I am trying to parse OpenStreetMap\'s planet.osm, compressed in bz2 format. Because it is already 41G, I don\'t want to decompress the file completely.
So I figured
It turns out that the problem is with the compressed planet.osm file.
As indicated on the OSM Wiki, the planet file is compressed as a multistream file, and the bz2 python module cannot read multistream files. However, the bz2 documentation indicates an alternative module that can read such files, bz2file. I used it and it works perfectly!
So the code should read:
from lxml import etree as et
from bz2file import BZ2File
path = "where/my/fileis.osm.bz2"
with BZ2File(path) as xml_file:
parser = et.iterparse(xml_file, events=('end',))
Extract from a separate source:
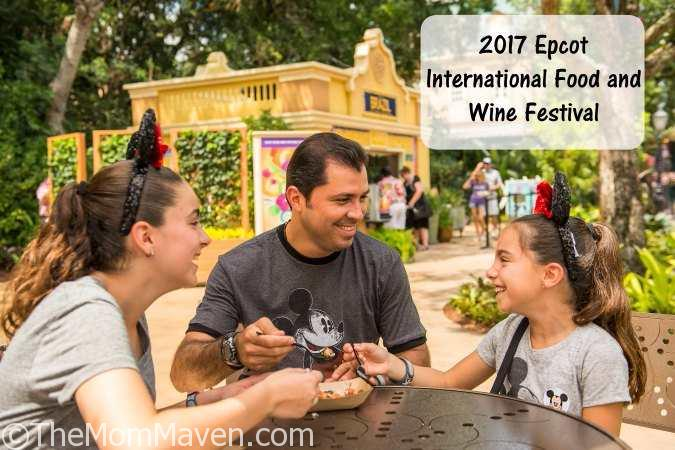 The 22nd Epcot International Food and Wine Festival runs Aug. 31-Nov. 13, 2017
for events, elem in parser:
if elem.tag == "tag":
continue
if elem.tag == "node":
(do something)
## Do some cleaning
# Get rid of that element
elem.clear()
# Also eliminate now-empty references from the root node to node
while elem.getprevious() is not None:
del elem.getparent()[0]
Also, doing some research on using the PBF format (as advised in the comments), I stumbled upon imposm.parser, a python module that implements a generic parser for OSM data (in pbf or xml format). You may want to have a look at this!
As an alternative you can use the output of bzcat
command (which can handle multistream files too):
p = subprocess.Popen(["bzcat", "data.bz2"], stdout=subprocess.PIPE)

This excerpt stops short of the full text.